HUFFMAN COMPRESSION


 

Huffman compression reduces the average code length used to represent the symbols of an alphabet. Symbols of the source alphabet which occur frequently are assigned with short length codes.The general strategy is to allow the code length to vary from character to character and to ensure that the frequently occurring character have shorter codes.

Huffman compression is performed by constructing a binary tree using a simple example set. This is done by arranging the symbols of the alphabets in descending order of probability. The two lowest probabilties are repeatedly added and resorted. This process continues until the sum of probabilities of the last two symbols is 1. Once this process is complete, a Huffman binary tree can be generated. If a probability of 1 in the last two symbols is not obtained, there is most likely a mistake in the process. This probability of 1 forms the last symbol in the root of the binary tree.

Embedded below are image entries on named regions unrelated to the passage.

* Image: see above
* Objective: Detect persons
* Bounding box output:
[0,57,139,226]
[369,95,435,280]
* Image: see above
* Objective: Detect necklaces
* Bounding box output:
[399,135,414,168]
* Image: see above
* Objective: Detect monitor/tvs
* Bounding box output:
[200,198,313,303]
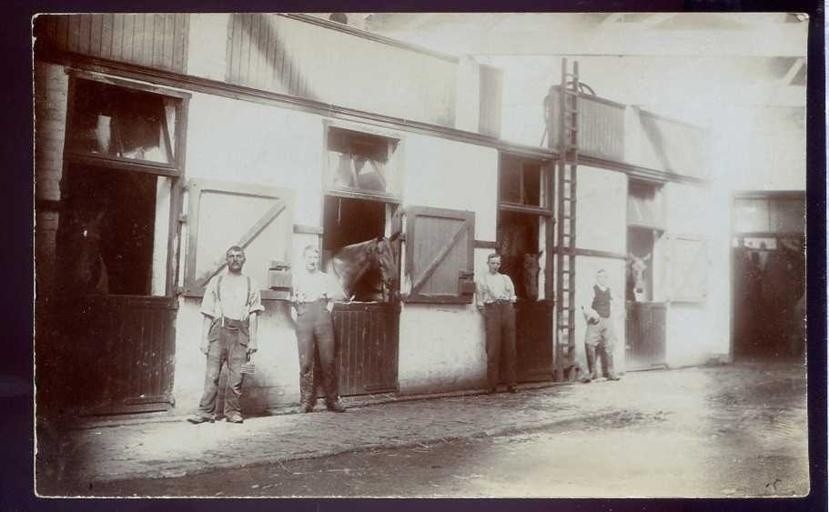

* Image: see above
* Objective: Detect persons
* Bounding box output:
[475,254,519,393]
[582,269,620,383]
[286,244,345,413]
[187,246,266,424]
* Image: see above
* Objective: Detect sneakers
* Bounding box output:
[187,412,215,423]
[583,370,621,382]
[226,413,243,423]
[299,401,347,412]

The resultant codewords are then formed by tracing the tree path from the root node to the end node codewords after assigning 0s and 1s to the branches.

 



The Algorithm: the process used to create this tree is simple yet elegant:
  1. First count the amount of times each character appears. This is the frequency of each character.
  2. Create a collection of n small, one-node trees (where n is the number of distinct characters in the input stream). Each of these n trees represents a distinct input character and has a weight corresponding to its count tallied in the analysis step.
  3. Pick out the two trees with the smallest weights and remove them from the collection. Combine them into a new tree whose root has a weight equal to the sum of the weights of the two trees and with the two trees as its left and right subtrees. Add the newly combined tree back into the collection.
  4. Continue this process - select the two trees (with anywhere from 1 to (n - 1) nodes) with lowest weight, join these by a new root node, set the root node's weight, and place the new tree back into the pool. Repeat this process until one tree encompassing all the input weights has been constructed.